◆ WORK TASK ◆
Where the string "volunteer" appears in a line of the data, show that line.

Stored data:
══════════

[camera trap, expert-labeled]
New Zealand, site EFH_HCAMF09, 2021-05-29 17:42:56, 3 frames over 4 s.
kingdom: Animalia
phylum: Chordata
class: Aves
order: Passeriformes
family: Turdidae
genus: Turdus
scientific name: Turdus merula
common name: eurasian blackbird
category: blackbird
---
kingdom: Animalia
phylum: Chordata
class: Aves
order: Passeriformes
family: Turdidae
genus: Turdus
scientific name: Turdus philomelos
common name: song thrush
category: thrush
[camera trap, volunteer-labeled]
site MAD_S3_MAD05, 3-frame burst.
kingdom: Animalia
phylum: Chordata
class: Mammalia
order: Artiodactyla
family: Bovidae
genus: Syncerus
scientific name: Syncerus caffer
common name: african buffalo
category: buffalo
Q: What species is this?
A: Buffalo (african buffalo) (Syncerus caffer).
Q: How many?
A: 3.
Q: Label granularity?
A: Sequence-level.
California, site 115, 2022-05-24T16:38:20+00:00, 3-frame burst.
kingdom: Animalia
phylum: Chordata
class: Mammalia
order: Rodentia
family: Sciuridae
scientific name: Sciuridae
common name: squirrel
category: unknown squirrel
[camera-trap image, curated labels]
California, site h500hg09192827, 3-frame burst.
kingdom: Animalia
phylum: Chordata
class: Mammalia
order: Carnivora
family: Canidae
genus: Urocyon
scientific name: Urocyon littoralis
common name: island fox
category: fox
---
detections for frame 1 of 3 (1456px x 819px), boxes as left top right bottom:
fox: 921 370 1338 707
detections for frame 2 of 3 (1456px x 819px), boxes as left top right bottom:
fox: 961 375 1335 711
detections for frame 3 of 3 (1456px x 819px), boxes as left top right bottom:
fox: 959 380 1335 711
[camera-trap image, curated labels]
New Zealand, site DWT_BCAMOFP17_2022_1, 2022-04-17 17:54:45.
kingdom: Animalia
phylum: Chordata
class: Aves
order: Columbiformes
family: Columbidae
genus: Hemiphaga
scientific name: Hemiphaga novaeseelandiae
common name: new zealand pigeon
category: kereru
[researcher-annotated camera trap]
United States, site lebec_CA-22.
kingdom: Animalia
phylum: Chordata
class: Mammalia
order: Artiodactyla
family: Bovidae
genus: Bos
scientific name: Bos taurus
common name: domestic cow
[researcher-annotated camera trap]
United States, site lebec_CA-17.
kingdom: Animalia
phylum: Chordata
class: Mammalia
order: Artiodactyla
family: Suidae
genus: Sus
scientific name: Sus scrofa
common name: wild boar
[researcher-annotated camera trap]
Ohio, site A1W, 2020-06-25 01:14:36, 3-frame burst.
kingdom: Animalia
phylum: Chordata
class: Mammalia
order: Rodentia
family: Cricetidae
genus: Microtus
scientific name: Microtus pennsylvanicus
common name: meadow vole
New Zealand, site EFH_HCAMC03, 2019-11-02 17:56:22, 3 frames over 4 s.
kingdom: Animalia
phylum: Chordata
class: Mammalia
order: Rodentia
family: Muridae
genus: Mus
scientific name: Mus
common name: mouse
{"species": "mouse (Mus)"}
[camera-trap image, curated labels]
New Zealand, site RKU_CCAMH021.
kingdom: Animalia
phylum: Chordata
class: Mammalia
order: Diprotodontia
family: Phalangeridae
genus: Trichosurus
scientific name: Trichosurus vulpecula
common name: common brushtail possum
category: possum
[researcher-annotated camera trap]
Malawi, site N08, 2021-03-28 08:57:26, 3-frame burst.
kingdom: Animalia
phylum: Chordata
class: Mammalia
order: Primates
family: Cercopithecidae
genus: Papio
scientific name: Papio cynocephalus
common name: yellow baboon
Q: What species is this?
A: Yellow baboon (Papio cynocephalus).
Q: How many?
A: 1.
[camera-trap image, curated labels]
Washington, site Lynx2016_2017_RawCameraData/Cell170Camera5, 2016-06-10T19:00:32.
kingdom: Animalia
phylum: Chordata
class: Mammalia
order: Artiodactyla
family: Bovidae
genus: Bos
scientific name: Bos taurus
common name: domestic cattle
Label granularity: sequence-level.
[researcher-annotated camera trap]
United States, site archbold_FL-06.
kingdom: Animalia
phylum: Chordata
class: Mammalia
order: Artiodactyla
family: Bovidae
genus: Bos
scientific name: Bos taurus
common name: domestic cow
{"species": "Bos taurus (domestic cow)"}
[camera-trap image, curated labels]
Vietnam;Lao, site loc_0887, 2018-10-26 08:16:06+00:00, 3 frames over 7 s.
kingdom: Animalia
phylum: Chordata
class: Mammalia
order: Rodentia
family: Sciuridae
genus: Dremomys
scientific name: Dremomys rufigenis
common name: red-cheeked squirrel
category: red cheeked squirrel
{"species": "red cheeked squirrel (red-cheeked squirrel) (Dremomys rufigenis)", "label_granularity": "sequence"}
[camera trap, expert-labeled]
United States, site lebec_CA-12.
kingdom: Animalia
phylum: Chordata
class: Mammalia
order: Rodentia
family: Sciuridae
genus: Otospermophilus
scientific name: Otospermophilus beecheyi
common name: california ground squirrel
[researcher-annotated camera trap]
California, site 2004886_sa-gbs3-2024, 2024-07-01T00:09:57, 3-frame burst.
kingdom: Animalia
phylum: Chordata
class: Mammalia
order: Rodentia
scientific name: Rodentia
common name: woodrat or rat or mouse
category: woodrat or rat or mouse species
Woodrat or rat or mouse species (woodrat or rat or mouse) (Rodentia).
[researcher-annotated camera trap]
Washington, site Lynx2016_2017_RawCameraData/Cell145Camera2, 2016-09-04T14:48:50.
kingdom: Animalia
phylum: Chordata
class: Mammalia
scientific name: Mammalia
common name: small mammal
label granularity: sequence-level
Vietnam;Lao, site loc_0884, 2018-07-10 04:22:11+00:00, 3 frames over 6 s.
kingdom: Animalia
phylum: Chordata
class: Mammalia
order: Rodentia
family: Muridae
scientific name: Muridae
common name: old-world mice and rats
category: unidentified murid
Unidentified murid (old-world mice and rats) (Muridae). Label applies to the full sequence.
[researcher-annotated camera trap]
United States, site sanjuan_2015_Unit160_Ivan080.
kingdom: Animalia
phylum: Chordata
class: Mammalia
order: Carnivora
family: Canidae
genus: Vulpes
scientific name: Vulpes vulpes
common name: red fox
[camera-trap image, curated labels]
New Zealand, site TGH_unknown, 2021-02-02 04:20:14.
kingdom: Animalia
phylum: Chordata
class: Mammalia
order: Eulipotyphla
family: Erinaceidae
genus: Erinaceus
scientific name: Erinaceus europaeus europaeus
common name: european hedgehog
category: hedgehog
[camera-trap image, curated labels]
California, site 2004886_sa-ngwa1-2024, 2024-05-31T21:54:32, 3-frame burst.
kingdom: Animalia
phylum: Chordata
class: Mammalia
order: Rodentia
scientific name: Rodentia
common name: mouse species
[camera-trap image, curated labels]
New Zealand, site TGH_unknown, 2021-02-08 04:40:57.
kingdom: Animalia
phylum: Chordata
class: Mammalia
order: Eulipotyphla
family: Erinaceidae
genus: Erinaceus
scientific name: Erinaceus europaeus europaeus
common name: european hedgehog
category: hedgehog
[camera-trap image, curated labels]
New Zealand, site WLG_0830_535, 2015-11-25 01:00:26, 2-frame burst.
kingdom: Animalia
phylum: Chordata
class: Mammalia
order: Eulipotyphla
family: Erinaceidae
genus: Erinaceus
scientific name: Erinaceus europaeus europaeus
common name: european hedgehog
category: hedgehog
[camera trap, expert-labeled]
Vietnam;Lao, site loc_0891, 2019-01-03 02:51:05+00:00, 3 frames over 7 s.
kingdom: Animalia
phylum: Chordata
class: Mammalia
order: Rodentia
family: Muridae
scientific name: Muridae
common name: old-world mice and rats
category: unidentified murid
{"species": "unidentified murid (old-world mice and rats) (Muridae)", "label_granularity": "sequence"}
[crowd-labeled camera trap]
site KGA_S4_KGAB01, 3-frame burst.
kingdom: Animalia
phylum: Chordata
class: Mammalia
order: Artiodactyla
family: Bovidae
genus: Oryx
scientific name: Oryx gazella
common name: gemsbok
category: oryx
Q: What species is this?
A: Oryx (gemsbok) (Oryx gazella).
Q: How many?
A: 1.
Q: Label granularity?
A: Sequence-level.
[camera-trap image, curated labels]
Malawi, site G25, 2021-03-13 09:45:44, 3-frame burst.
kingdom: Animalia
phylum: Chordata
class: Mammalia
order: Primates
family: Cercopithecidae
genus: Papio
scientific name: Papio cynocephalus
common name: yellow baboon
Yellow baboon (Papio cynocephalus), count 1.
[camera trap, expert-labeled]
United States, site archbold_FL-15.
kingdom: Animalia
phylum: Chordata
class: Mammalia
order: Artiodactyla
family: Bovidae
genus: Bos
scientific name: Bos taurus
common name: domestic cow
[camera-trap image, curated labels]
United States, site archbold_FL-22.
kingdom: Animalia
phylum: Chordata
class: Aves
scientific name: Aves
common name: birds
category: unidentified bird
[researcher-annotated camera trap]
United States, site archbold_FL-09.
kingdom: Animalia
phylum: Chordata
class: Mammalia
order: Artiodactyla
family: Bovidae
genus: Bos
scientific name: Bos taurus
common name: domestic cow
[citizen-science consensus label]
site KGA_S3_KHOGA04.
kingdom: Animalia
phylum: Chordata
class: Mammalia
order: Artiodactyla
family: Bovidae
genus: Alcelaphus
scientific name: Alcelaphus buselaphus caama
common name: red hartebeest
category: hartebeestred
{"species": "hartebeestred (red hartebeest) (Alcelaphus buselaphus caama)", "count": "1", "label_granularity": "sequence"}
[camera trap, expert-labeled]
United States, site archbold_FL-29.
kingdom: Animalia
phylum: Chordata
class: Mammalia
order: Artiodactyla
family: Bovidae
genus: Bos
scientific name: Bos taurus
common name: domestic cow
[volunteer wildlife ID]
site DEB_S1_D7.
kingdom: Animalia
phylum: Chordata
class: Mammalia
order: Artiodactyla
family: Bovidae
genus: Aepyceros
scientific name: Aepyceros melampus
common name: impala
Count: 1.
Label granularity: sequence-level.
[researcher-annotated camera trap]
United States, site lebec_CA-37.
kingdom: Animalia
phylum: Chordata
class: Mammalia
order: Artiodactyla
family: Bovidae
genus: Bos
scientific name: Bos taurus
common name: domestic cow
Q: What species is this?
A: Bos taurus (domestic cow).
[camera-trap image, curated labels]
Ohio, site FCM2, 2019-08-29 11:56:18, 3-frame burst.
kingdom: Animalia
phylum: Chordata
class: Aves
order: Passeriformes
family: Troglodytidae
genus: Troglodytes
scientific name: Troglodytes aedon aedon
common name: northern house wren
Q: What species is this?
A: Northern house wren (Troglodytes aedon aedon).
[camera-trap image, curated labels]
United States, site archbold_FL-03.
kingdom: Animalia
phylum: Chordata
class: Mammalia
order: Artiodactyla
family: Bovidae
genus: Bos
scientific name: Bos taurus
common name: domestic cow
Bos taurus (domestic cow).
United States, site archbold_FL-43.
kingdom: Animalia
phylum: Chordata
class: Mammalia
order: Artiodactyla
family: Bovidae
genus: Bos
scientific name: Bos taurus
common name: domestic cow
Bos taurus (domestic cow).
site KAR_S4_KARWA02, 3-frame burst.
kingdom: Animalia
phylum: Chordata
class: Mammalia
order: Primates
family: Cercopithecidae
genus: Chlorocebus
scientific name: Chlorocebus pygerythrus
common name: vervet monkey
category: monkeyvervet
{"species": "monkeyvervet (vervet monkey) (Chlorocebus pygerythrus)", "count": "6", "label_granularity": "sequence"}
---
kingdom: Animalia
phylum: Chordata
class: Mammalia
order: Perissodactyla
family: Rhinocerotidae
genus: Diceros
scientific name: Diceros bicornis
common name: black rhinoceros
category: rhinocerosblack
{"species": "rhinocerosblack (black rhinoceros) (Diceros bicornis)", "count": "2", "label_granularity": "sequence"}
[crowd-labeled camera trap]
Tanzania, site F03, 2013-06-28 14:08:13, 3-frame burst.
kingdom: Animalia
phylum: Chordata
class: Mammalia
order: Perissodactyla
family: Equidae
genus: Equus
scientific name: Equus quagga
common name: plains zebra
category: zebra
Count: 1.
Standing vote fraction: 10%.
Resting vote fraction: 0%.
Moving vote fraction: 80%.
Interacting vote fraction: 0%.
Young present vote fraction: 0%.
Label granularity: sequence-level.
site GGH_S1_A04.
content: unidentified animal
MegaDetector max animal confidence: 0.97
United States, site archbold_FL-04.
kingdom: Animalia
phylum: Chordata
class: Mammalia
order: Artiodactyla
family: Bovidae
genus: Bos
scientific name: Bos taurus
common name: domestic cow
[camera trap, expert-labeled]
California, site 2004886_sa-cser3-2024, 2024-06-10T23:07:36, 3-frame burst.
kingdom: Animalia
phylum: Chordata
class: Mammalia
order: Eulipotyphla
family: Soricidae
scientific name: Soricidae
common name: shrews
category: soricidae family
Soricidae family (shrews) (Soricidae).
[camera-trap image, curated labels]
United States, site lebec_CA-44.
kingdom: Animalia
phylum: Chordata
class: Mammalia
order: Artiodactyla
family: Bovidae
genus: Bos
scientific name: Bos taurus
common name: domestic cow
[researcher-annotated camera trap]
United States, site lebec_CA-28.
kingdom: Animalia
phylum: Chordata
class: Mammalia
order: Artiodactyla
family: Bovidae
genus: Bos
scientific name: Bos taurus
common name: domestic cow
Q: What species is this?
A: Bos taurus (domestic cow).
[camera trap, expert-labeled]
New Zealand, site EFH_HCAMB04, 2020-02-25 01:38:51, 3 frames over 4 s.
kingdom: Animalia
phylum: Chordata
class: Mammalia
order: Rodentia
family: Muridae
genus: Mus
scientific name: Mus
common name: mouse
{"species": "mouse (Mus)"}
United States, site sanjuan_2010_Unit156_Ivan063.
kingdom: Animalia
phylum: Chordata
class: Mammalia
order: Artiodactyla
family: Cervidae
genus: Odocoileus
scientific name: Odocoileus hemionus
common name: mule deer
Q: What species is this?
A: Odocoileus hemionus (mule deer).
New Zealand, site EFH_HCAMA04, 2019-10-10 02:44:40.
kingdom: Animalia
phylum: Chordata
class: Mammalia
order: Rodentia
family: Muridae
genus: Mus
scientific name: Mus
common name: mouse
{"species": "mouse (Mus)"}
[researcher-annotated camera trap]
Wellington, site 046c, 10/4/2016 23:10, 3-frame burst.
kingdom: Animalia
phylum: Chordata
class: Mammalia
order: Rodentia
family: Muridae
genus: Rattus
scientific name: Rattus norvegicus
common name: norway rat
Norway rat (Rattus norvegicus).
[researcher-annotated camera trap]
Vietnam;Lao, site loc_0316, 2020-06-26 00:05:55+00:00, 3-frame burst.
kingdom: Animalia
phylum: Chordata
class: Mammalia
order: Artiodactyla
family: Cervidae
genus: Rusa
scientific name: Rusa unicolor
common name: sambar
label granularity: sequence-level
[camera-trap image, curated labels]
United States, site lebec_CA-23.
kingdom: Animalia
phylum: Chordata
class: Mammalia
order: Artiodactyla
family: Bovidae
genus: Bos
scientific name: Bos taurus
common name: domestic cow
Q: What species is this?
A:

══════════

◆ EXPECTED OUTPUT ◆
[camera trap, volunteer-labeled]
[volunteer wildlife ID]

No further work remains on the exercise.